== TASK DESCRIPTION ==
Reproduce, character for character, every line of the entries from the one containing "In this provided" down to the one containing "75.2 inches", with both of those lines included.

== RECORD LIST ==
^^^^^^^^^^^^^^^^

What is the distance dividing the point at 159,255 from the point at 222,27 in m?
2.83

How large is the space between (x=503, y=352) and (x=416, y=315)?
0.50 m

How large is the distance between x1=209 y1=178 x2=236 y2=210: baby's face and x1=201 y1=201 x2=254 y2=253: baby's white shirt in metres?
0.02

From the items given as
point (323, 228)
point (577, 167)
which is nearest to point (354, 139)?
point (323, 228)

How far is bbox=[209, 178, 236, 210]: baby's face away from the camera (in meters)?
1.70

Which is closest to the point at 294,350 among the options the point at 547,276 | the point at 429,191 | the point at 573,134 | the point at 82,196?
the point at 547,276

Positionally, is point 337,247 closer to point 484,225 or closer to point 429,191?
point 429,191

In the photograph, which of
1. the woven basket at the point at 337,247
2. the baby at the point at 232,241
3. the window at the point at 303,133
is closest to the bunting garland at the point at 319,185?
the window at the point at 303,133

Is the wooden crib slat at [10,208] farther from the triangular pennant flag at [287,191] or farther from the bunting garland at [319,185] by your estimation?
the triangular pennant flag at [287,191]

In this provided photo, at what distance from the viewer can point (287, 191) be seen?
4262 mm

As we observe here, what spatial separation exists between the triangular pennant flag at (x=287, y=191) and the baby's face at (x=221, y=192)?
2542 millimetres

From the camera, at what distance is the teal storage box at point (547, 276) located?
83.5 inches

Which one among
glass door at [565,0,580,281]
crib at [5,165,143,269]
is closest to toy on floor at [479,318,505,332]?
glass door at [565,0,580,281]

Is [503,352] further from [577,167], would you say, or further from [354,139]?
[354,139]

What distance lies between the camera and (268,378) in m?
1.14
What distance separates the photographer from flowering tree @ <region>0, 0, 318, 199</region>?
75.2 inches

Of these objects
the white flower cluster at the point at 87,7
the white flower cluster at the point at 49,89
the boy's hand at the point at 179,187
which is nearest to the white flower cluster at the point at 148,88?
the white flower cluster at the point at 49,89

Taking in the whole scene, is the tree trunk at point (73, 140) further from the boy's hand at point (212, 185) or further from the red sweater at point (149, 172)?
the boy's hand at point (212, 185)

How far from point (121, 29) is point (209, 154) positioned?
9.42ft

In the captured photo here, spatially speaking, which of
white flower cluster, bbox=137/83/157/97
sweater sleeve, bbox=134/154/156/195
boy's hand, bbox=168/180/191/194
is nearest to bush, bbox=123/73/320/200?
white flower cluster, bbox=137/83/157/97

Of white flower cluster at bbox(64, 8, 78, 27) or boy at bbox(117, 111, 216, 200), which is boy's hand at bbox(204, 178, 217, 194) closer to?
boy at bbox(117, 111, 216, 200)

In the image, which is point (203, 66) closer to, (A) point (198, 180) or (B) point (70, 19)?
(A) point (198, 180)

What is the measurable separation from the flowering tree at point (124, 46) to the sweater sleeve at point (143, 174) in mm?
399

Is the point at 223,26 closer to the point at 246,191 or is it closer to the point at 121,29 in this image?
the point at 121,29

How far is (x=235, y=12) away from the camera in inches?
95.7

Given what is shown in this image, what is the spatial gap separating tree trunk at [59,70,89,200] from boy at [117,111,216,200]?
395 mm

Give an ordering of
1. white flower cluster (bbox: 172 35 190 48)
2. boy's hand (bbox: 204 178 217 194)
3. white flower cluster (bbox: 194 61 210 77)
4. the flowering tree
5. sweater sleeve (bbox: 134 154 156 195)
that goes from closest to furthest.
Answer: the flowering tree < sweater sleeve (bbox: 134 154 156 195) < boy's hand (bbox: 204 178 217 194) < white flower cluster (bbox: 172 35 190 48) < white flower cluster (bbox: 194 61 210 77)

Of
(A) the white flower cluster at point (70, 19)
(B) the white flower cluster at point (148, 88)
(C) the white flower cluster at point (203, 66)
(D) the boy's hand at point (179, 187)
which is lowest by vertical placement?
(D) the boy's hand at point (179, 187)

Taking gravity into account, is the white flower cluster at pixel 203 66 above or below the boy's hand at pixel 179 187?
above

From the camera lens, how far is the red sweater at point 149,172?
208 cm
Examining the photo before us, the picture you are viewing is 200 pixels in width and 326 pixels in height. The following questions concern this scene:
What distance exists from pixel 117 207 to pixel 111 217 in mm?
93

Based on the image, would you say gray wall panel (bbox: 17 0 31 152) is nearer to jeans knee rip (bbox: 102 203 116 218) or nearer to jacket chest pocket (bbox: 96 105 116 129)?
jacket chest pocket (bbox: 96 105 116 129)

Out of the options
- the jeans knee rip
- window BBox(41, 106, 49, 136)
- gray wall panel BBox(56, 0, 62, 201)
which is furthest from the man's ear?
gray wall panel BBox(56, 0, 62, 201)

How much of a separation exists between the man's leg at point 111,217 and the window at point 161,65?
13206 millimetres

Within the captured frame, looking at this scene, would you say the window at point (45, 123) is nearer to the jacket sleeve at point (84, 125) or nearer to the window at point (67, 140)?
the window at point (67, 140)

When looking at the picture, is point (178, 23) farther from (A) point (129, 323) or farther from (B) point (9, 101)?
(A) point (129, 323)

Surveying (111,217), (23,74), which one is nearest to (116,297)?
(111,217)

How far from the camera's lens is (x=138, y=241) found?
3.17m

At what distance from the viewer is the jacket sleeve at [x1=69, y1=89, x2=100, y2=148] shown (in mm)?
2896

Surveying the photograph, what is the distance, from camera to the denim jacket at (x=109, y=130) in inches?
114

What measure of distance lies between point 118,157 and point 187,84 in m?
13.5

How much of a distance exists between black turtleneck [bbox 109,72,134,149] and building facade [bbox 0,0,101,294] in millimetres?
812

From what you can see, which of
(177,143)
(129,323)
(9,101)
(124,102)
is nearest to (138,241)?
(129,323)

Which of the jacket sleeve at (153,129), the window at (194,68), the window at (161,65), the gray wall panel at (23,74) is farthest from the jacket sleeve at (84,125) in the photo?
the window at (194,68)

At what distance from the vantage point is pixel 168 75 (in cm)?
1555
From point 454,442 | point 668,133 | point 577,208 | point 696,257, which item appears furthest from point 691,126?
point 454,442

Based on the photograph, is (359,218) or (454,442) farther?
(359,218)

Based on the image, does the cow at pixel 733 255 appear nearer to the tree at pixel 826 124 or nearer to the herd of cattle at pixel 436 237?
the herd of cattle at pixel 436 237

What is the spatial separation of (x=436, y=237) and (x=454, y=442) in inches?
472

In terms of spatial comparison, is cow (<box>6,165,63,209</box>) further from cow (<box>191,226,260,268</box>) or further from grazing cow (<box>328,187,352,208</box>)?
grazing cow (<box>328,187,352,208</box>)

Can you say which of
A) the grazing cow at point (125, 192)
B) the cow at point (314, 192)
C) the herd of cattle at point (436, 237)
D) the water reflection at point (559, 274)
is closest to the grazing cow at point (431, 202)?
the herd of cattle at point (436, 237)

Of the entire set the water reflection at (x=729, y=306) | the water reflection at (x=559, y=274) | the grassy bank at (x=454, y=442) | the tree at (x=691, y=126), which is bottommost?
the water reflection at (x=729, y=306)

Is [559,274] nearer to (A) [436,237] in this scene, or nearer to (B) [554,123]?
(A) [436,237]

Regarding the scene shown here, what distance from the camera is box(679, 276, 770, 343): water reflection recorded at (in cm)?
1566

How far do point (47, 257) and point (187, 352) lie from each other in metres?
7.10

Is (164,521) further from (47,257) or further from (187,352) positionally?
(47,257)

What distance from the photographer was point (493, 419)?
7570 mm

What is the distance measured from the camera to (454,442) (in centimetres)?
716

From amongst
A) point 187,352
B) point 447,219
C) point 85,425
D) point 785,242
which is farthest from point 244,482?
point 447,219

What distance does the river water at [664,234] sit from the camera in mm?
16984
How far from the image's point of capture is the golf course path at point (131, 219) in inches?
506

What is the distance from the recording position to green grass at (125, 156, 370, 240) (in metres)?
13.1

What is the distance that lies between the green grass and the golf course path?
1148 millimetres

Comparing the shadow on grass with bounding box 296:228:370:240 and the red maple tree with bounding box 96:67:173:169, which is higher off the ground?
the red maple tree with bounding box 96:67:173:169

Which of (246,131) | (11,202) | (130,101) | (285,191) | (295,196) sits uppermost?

^^^^^^^^^^^^^^^^

== FULL OUTPUT ==
In this provided photo, at what distance from the viewer can point (287, 191) be seen?
4262 mm

As we observe here, what spatial separation exists between the triangular pennant flag at (x=287, y=191) and the baby's face at (x=221, y=192)?
2542 millimetres

From the camera, at what distance is the teal storage box at point (547, 276) located?
83.5 inches

Which one among
glass door at [565,0,580,281]
crib at [5,165,143,269]
is closest to toy on floor at [479,318,505,332]?
glass door at [565,0,580,281]

Is [503,352] further from [577,167], would you say, or further from [354,139]?
[354,139]

What distance lies between the camera and (268,378) in m?
1.14
What distance separates the photographer from flowering tree @ <region>0, 0, 318, 199</region>?
75.2 inches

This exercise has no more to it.